# My diy 220g hood and stand



## dodgefreak8 (Jul 26, 2006)

hey everyone, 
I am new here and just wanted to share my diy stand and hood for my 220gal








and my hood
































what do ya think?


----------



## hoppycalif (Apr 7, 2005)

Wow! That is pretty spectacular! If you ever want more light, there is room in there for several AHS 96 watt kits - four of those would give you about as much light as anyone could want. Nice job!


----------



## dodgefreak8 (Jul 26, 2006)

I am already looking into that option!! thanks for the comments


----------



## freydo (Jan 7, 2006)

that is an awesome looking stand and canopy! i really like the finish and details that you worked into it.

Material provided ::
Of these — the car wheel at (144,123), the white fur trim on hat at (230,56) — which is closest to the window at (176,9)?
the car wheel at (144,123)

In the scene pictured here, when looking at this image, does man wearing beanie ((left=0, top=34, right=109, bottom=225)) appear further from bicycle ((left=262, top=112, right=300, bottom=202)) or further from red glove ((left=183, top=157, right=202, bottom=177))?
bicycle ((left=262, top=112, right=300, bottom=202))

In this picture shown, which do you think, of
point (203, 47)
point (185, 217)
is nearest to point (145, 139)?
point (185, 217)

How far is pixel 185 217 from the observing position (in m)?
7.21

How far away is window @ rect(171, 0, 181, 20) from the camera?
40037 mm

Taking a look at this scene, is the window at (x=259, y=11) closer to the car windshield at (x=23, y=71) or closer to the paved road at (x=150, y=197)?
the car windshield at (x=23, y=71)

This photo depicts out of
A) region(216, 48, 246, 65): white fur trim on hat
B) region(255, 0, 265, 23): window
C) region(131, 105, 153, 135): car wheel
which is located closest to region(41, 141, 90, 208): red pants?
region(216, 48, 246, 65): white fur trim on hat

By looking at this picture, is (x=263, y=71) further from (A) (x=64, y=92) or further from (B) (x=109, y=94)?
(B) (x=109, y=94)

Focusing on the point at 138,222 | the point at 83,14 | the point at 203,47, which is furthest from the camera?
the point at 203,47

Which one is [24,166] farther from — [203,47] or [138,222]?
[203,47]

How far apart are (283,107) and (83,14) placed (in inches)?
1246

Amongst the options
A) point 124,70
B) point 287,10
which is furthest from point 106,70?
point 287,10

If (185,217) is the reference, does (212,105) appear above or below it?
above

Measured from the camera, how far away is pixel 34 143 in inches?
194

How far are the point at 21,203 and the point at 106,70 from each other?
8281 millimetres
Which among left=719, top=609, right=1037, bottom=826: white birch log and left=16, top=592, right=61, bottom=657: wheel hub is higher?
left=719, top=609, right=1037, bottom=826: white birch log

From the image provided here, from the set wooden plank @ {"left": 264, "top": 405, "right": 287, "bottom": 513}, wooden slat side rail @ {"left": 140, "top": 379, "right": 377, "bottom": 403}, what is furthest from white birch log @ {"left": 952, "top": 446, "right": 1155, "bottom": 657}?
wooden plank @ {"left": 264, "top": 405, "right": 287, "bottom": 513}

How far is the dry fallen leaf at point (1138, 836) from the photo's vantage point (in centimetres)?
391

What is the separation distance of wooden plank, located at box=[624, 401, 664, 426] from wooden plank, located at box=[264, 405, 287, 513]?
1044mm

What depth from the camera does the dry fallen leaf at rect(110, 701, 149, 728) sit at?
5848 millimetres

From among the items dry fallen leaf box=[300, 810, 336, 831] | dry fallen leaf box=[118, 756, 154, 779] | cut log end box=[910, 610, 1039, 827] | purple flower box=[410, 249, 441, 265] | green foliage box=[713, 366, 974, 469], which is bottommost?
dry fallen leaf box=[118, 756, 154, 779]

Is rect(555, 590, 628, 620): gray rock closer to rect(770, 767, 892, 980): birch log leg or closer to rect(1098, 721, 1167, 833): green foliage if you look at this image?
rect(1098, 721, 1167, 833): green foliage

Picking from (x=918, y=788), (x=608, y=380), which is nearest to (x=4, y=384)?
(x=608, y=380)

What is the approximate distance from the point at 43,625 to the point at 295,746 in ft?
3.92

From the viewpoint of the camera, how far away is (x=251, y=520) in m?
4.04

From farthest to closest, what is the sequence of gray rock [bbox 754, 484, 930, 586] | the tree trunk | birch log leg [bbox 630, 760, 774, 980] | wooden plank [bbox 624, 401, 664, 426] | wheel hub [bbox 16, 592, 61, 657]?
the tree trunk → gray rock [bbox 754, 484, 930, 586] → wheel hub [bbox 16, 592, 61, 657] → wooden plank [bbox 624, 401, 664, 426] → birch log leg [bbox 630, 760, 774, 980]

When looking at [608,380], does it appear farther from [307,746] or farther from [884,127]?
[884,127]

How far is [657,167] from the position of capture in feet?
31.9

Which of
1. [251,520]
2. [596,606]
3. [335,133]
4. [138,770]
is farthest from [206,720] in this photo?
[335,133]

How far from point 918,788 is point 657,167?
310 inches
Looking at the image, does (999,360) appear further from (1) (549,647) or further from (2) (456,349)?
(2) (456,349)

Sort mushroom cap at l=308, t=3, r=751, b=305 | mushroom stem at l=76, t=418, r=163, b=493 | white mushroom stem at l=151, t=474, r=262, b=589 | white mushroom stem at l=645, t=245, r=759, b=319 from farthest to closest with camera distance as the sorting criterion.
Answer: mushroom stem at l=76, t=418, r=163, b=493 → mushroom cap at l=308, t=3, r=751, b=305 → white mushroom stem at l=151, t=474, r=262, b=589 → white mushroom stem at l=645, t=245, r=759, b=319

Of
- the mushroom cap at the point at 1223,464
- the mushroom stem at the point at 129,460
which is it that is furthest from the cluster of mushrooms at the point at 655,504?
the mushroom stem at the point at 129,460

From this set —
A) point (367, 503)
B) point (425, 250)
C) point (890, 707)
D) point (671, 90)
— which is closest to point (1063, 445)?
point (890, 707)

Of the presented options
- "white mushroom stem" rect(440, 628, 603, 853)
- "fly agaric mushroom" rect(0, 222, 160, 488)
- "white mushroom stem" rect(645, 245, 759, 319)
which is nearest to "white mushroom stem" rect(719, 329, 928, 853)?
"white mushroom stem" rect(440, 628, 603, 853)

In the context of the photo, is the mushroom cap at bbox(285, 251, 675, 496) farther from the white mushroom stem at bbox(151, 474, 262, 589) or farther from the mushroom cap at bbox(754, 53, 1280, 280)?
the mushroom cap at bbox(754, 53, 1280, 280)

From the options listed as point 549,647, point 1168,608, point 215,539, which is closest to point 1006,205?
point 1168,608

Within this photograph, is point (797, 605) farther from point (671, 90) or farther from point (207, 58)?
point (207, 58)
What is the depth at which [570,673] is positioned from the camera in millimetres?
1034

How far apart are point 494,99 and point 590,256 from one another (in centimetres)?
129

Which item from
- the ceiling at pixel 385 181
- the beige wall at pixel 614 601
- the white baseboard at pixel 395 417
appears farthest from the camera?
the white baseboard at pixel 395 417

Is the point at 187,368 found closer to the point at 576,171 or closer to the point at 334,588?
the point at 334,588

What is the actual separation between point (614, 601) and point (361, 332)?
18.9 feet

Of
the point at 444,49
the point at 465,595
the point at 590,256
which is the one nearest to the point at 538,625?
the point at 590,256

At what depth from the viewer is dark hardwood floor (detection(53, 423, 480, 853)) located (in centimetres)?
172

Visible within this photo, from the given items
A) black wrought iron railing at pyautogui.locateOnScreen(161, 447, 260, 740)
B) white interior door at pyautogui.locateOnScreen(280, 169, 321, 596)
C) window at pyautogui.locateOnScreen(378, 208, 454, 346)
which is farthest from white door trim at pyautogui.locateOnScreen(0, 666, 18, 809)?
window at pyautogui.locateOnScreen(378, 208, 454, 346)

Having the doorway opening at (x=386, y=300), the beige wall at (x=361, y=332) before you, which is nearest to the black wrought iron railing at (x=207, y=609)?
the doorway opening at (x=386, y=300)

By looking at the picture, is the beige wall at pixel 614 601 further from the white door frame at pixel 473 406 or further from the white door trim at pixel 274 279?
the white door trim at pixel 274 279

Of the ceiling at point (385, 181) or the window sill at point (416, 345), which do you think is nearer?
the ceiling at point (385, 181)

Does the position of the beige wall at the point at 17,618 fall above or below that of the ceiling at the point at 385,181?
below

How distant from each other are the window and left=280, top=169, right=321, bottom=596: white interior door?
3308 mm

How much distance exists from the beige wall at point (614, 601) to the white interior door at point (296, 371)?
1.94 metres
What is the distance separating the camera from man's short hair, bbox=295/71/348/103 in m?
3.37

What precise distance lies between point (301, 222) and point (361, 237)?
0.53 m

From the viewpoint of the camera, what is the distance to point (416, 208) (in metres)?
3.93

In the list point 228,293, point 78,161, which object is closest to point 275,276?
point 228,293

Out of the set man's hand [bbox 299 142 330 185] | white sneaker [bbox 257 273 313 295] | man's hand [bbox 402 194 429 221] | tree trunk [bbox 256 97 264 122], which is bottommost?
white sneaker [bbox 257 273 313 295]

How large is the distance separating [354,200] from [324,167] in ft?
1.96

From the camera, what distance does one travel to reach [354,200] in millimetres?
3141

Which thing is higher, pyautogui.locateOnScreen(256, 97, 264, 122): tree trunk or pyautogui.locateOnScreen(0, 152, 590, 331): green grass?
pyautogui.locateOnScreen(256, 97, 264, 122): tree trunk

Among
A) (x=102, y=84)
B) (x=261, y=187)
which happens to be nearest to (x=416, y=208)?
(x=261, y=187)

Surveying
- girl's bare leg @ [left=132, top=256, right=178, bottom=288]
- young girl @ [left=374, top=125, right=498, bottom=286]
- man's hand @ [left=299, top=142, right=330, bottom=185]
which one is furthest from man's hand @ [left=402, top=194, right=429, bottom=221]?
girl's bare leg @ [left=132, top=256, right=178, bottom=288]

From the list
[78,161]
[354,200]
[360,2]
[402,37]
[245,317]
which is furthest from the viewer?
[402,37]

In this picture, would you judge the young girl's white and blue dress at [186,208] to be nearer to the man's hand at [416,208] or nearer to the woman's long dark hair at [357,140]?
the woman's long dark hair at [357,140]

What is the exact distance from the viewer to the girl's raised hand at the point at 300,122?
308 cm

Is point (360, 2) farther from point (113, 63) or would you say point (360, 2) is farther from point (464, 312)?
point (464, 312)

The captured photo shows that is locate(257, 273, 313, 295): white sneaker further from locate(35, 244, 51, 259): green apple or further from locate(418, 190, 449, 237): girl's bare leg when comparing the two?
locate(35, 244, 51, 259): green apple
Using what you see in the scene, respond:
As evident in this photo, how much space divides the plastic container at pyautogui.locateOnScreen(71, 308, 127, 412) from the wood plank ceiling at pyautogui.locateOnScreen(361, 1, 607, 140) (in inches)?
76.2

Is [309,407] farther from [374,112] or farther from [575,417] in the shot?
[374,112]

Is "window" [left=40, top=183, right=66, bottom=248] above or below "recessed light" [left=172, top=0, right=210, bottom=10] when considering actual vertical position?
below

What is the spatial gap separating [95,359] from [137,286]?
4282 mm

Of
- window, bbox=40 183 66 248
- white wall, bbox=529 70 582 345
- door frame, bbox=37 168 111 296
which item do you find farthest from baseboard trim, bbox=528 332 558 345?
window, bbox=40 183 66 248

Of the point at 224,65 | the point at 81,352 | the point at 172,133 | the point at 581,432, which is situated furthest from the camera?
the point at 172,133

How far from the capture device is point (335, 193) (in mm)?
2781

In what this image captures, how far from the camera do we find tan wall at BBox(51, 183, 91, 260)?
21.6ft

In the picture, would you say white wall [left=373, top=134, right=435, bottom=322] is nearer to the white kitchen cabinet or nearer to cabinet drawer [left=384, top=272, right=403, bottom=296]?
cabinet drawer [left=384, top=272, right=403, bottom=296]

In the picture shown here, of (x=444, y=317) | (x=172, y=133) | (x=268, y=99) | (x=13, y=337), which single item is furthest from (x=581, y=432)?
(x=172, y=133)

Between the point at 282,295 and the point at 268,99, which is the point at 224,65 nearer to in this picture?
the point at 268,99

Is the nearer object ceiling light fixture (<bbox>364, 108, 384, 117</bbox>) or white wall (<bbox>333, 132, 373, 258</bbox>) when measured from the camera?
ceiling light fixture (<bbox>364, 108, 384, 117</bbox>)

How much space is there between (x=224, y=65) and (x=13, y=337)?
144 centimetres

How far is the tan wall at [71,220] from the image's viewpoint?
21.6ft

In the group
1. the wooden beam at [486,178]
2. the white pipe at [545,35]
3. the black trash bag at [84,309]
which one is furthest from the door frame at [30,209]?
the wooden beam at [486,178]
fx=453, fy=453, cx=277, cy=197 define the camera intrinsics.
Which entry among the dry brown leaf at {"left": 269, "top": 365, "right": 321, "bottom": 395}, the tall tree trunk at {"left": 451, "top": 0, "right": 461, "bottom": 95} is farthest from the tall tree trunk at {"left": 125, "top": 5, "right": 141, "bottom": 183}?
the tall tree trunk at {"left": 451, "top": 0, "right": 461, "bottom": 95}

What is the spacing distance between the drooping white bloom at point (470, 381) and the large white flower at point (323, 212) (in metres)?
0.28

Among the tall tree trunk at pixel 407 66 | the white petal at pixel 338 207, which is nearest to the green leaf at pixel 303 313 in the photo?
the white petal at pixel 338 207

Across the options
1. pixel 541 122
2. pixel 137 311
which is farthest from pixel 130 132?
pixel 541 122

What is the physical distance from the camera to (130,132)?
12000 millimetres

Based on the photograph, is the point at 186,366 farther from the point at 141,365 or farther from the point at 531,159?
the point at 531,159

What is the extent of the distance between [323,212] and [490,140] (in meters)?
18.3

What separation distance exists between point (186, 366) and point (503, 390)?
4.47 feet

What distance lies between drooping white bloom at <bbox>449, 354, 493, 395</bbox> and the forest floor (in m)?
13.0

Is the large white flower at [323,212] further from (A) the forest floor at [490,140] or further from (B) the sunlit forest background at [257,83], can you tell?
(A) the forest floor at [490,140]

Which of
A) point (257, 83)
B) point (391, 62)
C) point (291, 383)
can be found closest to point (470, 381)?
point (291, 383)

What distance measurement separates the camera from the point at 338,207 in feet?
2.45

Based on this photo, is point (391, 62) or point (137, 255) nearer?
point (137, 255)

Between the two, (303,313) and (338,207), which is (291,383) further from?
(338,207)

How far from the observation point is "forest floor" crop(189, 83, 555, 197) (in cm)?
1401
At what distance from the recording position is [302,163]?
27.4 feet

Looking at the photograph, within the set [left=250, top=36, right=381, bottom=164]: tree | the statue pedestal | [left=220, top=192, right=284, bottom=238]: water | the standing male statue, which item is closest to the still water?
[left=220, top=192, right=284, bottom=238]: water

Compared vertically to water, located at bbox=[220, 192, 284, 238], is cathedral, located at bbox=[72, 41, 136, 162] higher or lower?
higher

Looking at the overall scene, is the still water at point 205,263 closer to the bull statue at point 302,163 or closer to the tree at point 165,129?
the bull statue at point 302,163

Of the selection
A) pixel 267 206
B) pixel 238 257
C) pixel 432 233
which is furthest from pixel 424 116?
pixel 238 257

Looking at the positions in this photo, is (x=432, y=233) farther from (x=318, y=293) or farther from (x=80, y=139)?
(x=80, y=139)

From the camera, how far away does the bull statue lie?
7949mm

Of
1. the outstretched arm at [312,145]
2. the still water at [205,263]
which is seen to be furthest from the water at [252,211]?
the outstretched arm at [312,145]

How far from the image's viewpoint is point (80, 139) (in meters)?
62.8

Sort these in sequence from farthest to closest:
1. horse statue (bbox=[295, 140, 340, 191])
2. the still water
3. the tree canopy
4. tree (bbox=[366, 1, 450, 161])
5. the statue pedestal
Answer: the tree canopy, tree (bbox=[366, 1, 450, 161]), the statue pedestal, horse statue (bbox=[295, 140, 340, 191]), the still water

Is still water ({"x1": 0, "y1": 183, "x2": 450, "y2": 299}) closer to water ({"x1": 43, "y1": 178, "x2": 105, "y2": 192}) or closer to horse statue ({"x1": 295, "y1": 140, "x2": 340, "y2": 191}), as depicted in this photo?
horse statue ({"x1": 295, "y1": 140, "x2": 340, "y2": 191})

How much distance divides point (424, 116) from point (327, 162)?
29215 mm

Given task 1 :: Rewrite the aquarium stand thread from "## hoppycalif (Apr" to "want. Nice job!", replacing "spectacular" with "impressive".
Given task 2 :: Write the next part of the aquarium stand thread, following on from its last post.
The items are drawn from a separate source.

Final answer 1 ::
## hoppycalif (Apr 7, 2005)

Wow! That is pretty impressive! If you ever want more light, there is room in there for several AHS 96 watt kits - four of those would give you about as much light as anyone could want. Nice job!

Final answer 2 ::
Great Job!!


----------



## redstrat (Apr 3, 2006)

Nice choice of finish, that should look great against the green of the plants!!


----------



## dodgefreak8 (Jul 26, 2006)

thanks everyone!! I am very happy with my stand and canopy so far.I really appreciate the compliments


----------



## fantasticaqua (Jun 20, 2006)

That's awesome! Did you do all the carpentry yourself?


----------



## dodgefreak8 (Jul 26, 2006)

thanks! Yeah this is all my habndy work!!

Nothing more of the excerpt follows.